Think i'll probably go with this one

Link to comment
https://www.sau.com.au/forums/topic/41433-nismo-clutches/#findComment-850867
Share on other sites

  • 2 weeks later...

I just installed my ORC Racing Ogura Twin Plate on my R33 GTR.. these clutches are a push type & the R33 box is a Pull type. So whilst I was installing the new box & the new clutch we needed the adapters to convert the box from pull to push cost $350 from Nissan for genuine parts. But damn, this cluch and flywheel make such a difference it's amazing. I believe these have the lightest flywheels at around 4kg's and you can tell too. The revving is now so linear and smooth, I actually feel boost comming on ~500rpm earlier. As far as embarrasing moments.. well hey I'm getting use to em, after 2days it's getting easier, the clutch pedal is not bad at all "I dunno what everyones on about how hard they are" in fact it's feels quite normal, maybe a tad harder than the standard pull singles. But definately feels tight and sure. These are also serviceable, so if the clutch dies, you can rebuild them for ~$1000. But the best thing I have to say is that sound... it's freaks everyone out, when you engaged the clutch the Rattle is awesome, cars next to you look and think "what the?" I love rolling all my mechanic mates who claim to be the be all and end all of performance tuners. I'd go past and see'em and tell them to listen to this sound and tell me what it is as I'm worried about it.. they all say "definately your thrust bearing is gone!!" ;) get's em all the time. Amatuers..

Link to comment
https://www.sau.com.au/forums/topic/41433-nismo-clutches/#findComment-870113
Share on other sites

I agree with 51jay, th nismo Gmax is a 'hard to get used to' clutch, but it is tough with a good launch ability. Its either on or its off..............you can dump it hard and it just bogs down and goes.
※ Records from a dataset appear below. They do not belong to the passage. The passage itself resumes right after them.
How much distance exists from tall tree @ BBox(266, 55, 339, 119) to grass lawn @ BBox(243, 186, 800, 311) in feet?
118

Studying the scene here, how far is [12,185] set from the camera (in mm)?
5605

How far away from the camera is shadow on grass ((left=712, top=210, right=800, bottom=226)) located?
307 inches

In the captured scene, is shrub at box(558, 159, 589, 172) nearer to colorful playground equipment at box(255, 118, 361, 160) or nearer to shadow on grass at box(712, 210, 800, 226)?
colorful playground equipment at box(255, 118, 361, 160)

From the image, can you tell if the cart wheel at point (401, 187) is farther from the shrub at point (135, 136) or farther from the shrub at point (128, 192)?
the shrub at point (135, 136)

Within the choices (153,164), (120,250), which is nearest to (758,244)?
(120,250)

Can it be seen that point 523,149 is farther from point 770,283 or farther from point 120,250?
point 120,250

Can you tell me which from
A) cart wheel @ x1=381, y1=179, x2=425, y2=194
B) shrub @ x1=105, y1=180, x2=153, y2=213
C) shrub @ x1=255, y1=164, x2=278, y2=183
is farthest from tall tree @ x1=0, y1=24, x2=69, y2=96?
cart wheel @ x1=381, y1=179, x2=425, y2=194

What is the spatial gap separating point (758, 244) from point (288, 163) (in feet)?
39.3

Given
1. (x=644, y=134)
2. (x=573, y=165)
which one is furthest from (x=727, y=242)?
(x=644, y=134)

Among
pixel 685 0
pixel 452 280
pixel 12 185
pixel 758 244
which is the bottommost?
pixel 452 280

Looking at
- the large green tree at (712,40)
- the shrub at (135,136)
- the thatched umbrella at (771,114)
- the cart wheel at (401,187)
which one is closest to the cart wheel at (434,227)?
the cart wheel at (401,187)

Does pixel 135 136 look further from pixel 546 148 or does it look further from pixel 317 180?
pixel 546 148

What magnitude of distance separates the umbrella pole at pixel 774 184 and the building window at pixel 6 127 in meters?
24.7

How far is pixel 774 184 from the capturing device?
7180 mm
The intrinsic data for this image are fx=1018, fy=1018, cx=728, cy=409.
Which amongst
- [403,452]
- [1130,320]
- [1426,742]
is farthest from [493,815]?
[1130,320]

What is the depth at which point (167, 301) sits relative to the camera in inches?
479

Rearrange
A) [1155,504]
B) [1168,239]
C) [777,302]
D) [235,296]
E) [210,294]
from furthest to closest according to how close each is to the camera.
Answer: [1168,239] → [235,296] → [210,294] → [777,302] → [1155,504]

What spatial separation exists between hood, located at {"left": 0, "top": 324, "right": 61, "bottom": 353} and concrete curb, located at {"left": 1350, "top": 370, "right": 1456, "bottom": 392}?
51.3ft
But...................it makes my skyline bloody suicidal to drive in the rain. You dump the clutch, the wheels spin, the motor revs, you make more boost, the wheels spin harder, the motor revs harder, you make more boost etc etc etc You do the best launches on a wet day, and you don't even want to do it [f@#ckin' hard to explain to the cops who are right behind you].

Link to comment
https://www.sau.com.au/forums/topic/41433-nismo-clutches/#findComment-870197
Share on other sites

meshmesh..... Glad you like it....i won't say told you so !!. Never said they were hard..as in heavy.. just the opposit.. they feel like standard. But they are on or off!!! heehee!

The Nismo doesn't rattle like the others.

Tridentt150v.....hahaha!....you haven't mastered it yet....I have no problems taking off in the wet....even with cops behind me.

Link to comment
https://www.sau.com.au/forums/topic/41433-nismo-clutches/#findComment-870216
Share on other sites

meshmesh ahhh ok, so we still don't know how the ORC goes...

1800 delivered from nengun... someone bite the bullet and get one :rofl:

This is what Brent (from nengun) said to me about the ORC

"700PS. I took a GTR34 for a drive today and felt very smooth. There is noise once you push the clutch in. "

as in can hold 700ps....

Link to comment
https://www.sau.com.au/forums/topic/41433-nismo-clutches/#findComment-871750
Share on other sites

meshmesh ahhh ok, so we still don't know how the ORC goes...

Hi ferni,

Not sure if I'm reading this wrong or not, but my clutch is an ORC Ogura Racing Twin Plate - Push Type Clutch.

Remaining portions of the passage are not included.